- _Task brief_
In full and word for word, print the data below.
• • • •
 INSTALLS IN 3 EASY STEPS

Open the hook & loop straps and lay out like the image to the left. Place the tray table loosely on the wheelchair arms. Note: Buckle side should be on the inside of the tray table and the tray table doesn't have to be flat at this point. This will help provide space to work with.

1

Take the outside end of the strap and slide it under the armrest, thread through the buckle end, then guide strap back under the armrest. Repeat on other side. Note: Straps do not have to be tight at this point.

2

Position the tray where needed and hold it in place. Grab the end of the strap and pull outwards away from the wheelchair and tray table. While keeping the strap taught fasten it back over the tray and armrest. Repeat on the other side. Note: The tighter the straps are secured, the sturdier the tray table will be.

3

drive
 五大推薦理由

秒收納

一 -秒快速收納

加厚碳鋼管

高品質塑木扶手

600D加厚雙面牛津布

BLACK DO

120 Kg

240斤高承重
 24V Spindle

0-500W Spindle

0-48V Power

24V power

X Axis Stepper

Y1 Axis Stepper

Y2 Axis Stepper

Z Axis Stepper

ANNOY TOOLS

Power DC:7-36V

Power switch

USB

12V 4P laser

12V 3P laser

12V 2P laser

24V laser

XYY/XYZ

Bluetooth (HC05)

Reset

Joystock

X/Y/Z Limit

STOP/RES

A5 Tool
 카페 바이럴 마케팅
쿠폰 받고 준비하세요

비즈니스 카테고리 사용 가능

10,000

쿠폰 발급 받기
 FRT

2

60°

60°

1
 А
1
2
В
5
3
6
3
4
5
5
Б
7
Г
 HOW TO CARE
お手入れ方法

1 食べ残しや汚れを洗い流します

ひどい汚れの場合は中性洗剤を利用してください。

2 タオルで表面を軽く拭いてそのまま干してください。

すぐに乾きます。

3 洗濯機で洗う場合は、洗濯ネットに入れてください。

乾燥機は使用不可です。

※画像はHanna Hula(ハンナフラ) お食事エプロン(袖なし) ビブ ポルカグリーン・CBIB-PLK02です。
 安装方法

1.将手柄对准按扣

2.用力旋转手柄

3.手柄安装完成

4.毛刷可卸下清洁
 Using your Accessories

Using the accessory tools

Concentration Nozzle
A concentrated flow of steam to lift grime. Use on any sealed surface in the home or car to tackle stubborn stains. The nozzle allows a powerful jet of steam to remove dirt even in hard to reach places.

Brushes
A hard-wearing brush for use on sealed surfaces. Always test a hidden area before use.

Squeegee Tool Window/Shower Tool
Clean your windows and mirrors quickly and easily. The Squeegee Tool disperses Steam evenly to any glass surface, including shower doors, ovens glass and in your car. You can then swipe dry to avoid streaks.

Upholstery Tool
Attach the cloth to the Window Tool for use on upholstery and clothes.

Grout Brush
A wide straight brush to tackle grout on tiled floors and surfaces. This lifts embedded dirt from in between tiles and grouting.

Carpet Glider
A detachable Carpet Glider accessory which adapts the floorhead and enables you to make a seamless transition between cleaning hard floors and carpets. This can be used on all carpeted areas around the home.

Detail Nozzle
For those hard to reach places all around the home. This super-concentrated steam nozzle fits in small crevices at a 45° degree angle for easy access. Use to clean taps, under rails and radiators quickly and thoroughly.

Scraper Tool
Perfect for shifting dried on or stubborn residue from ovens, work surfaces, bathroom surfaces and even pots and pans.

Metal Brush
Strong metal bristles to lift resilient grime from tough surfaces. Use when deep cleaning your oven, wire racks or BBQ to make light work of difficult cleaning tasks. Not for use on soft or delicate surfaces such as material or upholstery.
• • • •
- _Written solution_
 INSTALLS IN 3 EASY STEPS

Open the hook & loop straps and lay out like the image to the left. Place the tray table loosely on the wheelchair arms. Note: Buckle side should be on the inside of the tray table and the tray table doesn't have to be flat at this point. This will help provide space to work with.

1

Take the outside end of the strap and slide it under the armrest, thread through the buckle end, then guide strap back under the armrest. Repeat on other side. Note: Straps do not have to be tight at this point.

2

Position the tray where needed and hold it in place. Grab the end of the strap and pull outwards away from the wheelchair and tray table. While keeping the strap taught fasten it back over the tray and armrest. Repeat on the other side. Note: The tighter the straps are secured, the sturdier the tray table will be.

3

drive
 五大推薦理由

秒收納

一 -秒快速收納

加厚碳鋼管

高品質塑木扶手

600D加厚雙面牛津布

BLACK DO

120 Kg

240斤高承重
 24V Spindle

0-500W Spindle

0-48V Power

24V power

X Axis Stepper

Y1 Axis Stepper

Y2 Axis Stepper

Z Axis Stepper

ANNOY TOOLS

Power DC:7-36V

Power switch

USB

12V 4P laser

12V 3P laser

12V 2P laser

24V laser

XYY/XYZ

Bluetooth (HC05)

Reset

Joystock

X/Y/Z Limit

STOP/RES

A5 Tool
 카페 바이럴 마케팅
쿠폰 받고 준비하세요

비즈니스 카테고리 사용 가능

10,000

쿠폰 발급 받기
 FRT

2

60°

60°

1
 А
1
2
В
5
3
6
3
4
5
5
Б
7
Г
 HOW TO CARE
お手入れ方法

1 食べ残しや汚れを洗い流します

ひどい汚れの場合は中性洗剤を利用してください。

2 タオルで表面を軽く拭いてそのまま干してください。

すぐに乾きます。

3 洗濯機で洗う場合は、洗濯ネットに入れてください。

乾燥機は使用不可です。

※画像はHanna Hula(ハンナフラ) お食事エプロン(袖なし) ビブ ポルカグリーン・CBIB-PLK02です。
 安装方法

1.将手柄对准按扣

2.用力旋转手柄

3.手柄安装完成

4.毛刷可卸下清洁
 Using your Accessories

Using the accessory tools

Concentration Nozzle
A concentrated flow of steam to lift grime. Use on any sealed surface in the home or car to tackle stubborn stains. The nozzle allows a powerful jet of steam to remove dirt even in hard to reach places.

Brushes
A hard-wearing brush for use on sealed surfaces. Always test a hidden area before use.

Squeegee Tool Window/Shower Tool
Clean your windows and mirrors quickly and easily. The Squeegee Tool disperses Steam evenly to any glass surface, including shower doors, ovens glass and in your car. You can then swipe dry to avoid streaks.

Upholstery Tool
Attach the cloth to the Window Tool for use on upholstery and clothes.

Grout Brush
A wide straight brush to tackle grout on tiled floors and surfaces. This lifts embedded dirt from in between tiles and grouting.

Carpet Glider
A detachable Carpet Glider accessory which adapts the floorhead and enables you to make a seamless transition between cleaning hard floors and carpets. This can be used on all carpeted areas around the home.

Detail Nozzle
For those hard to reach places all around the home. This super-concentrated steam nozzle fits in small crevices at a 45° degree angle for easy access. Use to clean taps, under rails and radiators quickly and thoroughly.

Scraper Tool
Perfect for shifting dried on or stubborn residue from ovens, work surfaces, bathroom surfaces and even pots and pans.

Metal Brush
Strong metal bristles to lift resilient grime from tough surfaces. Use when deep cleaning your oven, wire racks or BBQ to make light work of difficult cleaning tasks. Not for use on soft or delicate surfaces such as material or upholstery.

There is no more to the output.